--- START ---

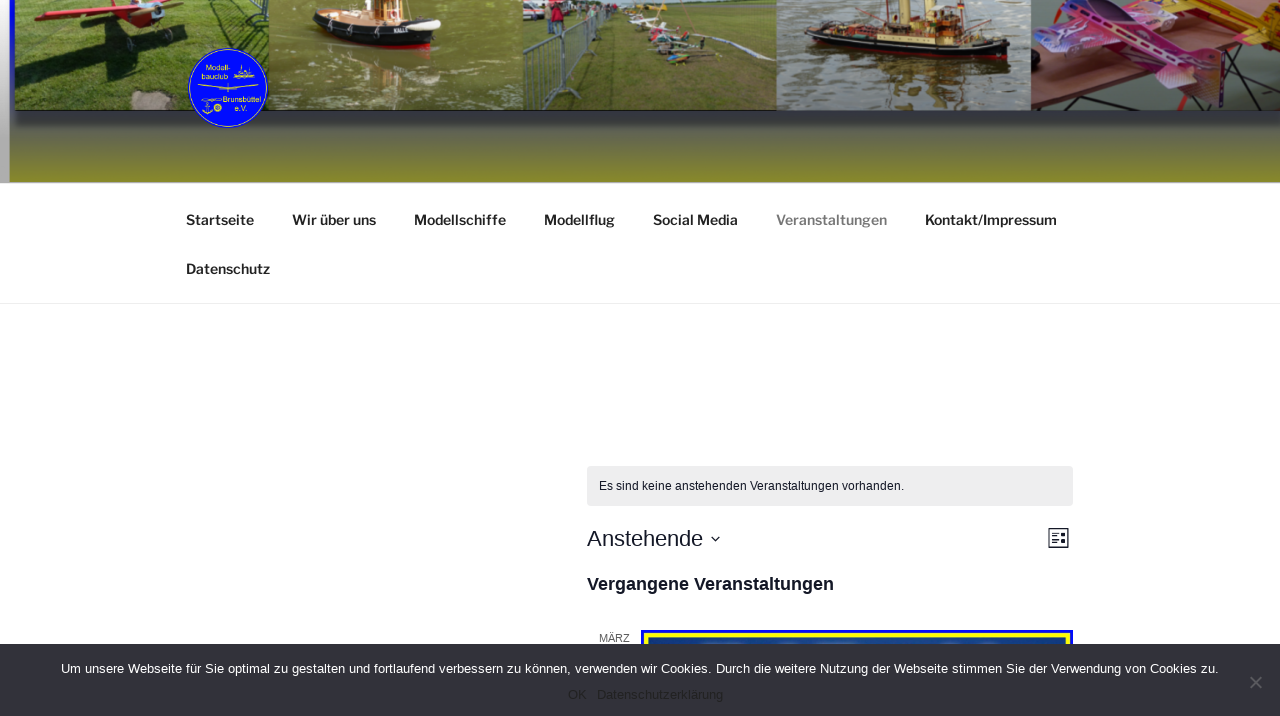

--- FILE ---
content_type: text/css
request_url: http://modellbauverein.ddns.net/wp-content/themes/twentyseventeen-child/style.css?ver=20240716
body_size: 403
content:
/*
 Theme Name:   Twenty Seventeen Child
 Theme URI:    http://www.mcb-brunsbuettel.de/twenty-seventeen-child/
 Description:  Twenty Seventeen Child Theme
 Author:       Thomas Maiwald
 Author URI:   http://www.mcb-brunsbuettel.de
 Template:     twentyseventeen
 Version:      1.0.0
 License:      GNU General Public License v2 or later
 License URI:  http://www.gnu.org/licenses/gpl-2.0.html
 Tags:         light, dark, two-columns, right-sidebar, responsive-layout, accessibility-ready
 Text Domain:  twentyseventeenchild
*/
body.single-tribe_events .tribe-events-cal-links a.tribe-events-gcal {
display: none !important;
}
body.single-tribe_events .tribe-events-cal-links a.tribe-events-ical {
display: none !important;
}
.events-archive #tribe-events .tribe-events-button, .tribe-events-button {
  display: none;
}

--- END ---

Repeat the records in full, exactly as they appear, without the pictures.

--- FILE ---
content_type: text/css
request_url: http://modellbauverein.ddns.net/wp-content/themes/twentyseventeen-child/style.css?ver=20240716
body_size: 403
content:
/*
 Theme Name:   Twenty Seventeen Child
 Theme URI:    http://www.mcb-brunsbuettel.de/twenty-seventeen-child/
 Description:  Twenty Seventeen Child Theme
 Author:       Thomas Maiwald
 Author URI:   http://www.mcb-brunsbuettel.de
 Template:     twentyseventeen
 Version:      1.0.0
 License:      GNU General Public License v2 or later
 License URI:  http://www.gnu.org/licenses/gpl-2.0.html
 Tags:         light, dark, two-columns, right-sidebar, responsive-layout, accessibility-ready
 Text Domain:  twentyseventeenchild
*/
body.single-tribe_events .tribe-events-cal-links a.tribe-events-gcal {
display: none !important;
}
body.single-tribe_events .tribe-events-cal-links a.tribe-events-ical {
display: none !important;
}
.events-archive #tribe-events .tribe-events-button, .tribe-events-button {
  display: none;
}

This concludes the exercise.